En el aeropuerto vio a todo tipo de gente. Paralíticos calvos, mujeres detenidas, iraquíes que eran detenidos sólo por dejar su mochila al cuidado de rubias tontas, aunque luego recuperasen las mochilas… Ramón se subió al avión que le llevaría de Madrid a Nueva York. Cerró los ojos, antes de que el avión despegara, y se dispuso a dormir. Unas horas más tarde se despertó, en medio del Océano. (NdA: Dentro del avión, claro) Le entró la sed, así que hizo que una azafata le llevara un refresco, que se tomó enseguida. No durmió más durante el viaje; y cuando el avión llegó al aeropuerto, alquiló un coche con el dinero que tenía para alquilarlo. Ya tenía lista su casa, su nueva casa, aunque no tenía garaje. Se hizo de noche cuando llegó al pequeño pueblo donde viviría, aparcó el coche, y cuando salió del mismo, comenzó a caer una gran tormenta. Las farolas de las calles se apagaron, y los rayos era la única iluminación que, momentáneamente, iluminaba las calles de la ciudad. Por suerte llevaba un chubasquero oscuro, así que se puso la capucha y continuó andando. De pronto, cuando estaba a escasos 100 metros de su casa, de la que sería su casa desde ese momento, escuchó una voz detrás. Se giró, pero no vio a nadie. Cuando volvió la vista a la dirección a la que iba, vio a Marcos, a su antiguo amigo Marcos, a la última persona a la que esperaba ver allí. Tenía una pistola, y le disparó 3 veces. 3 disparos, mortales de necesidad, que hicieron que Ramón cayera tendido al suelo, que la sangre comenzara a brotar y a diluirse en el agua que no paraba de caer.

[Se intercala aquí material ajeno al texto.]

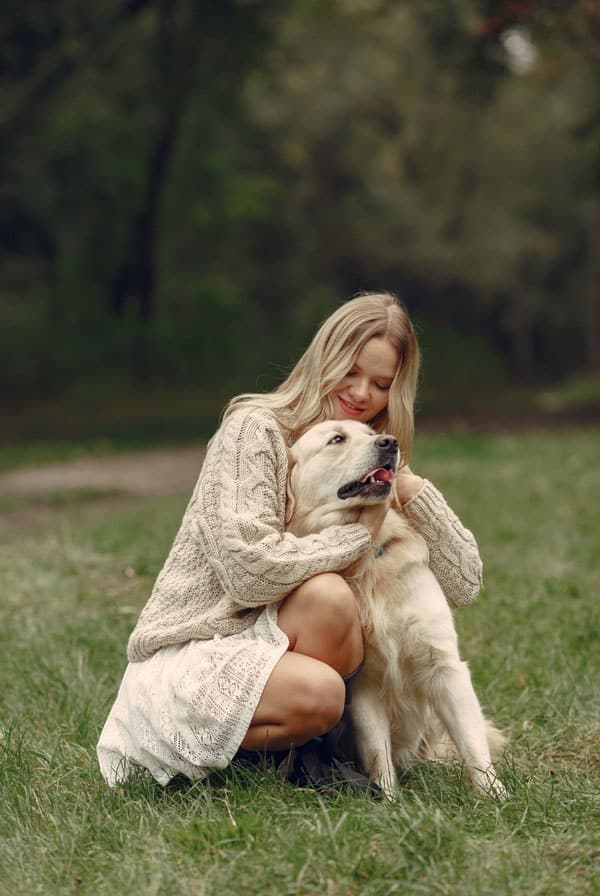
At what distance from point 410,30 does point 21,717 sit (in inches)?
944

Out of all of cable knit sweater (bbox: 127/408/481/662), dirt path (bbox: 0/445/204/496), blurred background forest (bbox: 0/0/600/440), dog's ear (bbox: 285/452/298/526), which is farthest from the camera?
blurred background forest (bbox: 0/0/600/440)

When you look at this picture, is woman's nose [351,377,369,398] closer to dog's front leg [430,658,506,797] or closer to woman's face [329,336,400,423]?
woman's face [329,336,400,423]

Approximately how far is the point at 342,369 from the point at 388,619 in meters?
0.77

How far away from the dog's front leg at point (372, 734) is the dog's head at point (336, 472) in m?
0.49

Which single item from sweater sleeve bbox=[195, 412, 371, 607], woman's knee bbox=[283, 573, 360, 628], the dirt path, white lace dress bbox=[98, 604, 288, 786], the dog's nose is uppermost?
the dog's nose

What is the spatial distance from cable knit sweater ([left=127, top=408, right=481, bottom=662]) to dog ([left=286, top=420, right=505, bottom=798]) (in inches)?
3.3

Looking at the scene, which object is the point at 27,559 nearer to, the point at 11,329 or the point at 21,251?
the point at 11,329

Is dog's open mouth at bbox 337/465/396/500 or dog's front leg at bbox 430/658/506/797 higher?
dog's open mouth at bbox 337/465/396/500

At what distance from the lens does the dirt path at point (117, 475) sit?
33.3 feet

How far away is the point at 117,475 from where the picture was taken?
11148mm

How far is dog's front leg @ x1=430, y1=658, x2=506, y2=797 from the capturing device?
2.93 m

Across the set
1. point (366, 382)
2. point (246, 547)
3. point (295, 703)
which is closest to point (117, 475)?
point (366, 382)

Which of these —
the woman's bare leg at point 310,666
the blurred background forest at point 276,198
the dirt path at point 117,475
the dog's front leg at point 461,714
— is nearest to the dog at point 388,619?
the dog's front leg at point 461,714

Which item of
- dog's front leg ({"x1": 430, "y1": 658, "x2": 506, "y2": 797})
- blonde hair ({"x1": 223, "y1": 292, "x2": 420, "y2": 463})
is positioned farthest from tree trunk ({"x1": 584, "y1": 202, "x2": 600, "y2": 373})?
dog's front leg ({"x1": 430, "y1": 658, "x2": 506, "y2": 797})
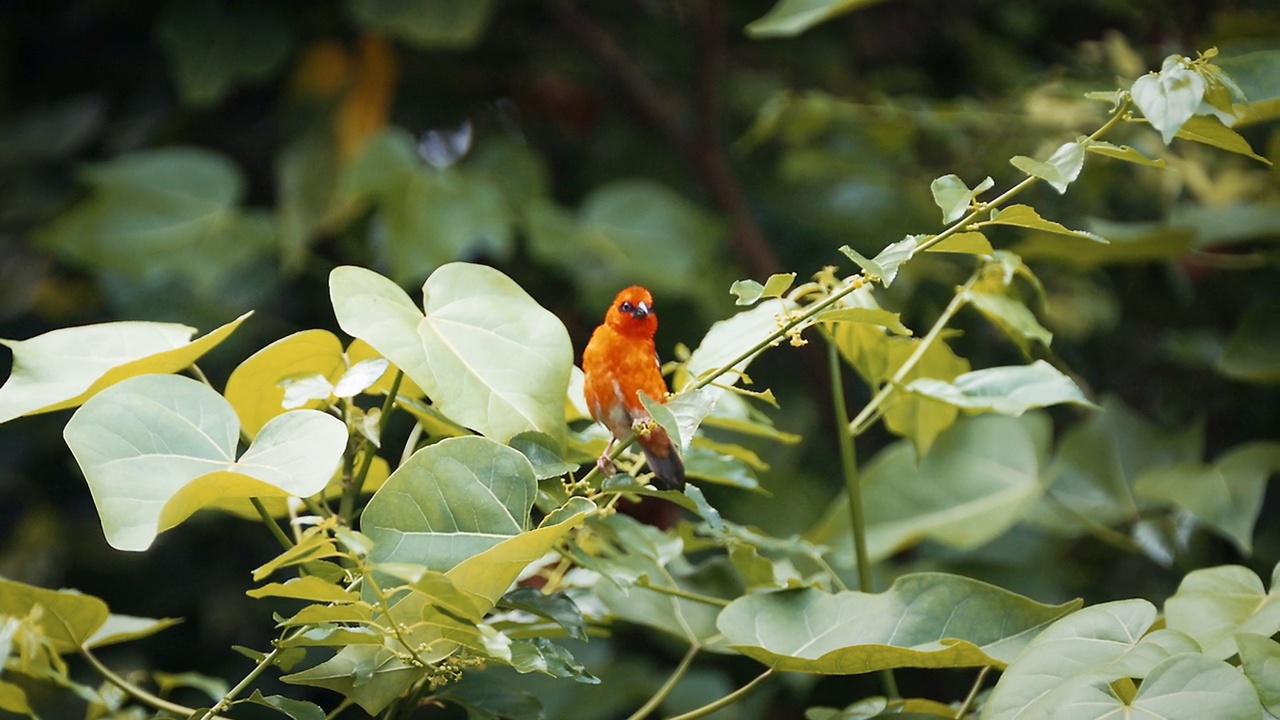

Ramón comenzó a marearse, y entonces se acercó Marcos, se agachó a su lado, y mirándole a los ojos, como si realmente estuviera preocupado o apenado, como si no supiera lo que acababa de pasar, le preguntó:
- ¿Quién ha sido?
- Has sido tú, no me esperaba que llegaras a esto… - respondió Ramón, con su último aliento. Y entonces murió, la oscuridad se hizo, y el fin se cernió sobre él. Sólo le alegraba la idea de que la INTERPOL le había asegurado de que en el peor de los casos, su verdugo acabaría muerto por la justicia estadounidense.
Marcos se desmayó ante los enfermeros de la ambulancia, los cuales llamaron a la policía, y cuando se despertó, ya estaba en una celda, donde un policía le dijo que estaba detenido por asesinato.
El tiempo pasó, y a medida que iban teniendo lugar los acontecimientos, por mucho que Marcos negaba su implicación en el asesinato, más clara parecía esta. Y más cruel y preparado parecía el crimen, lo que derivó en pena de muerte. En una pena de muerte que, a buen seguro, se cumpliría, a menos que Marcos escapara de la prisión más segura de todo el país.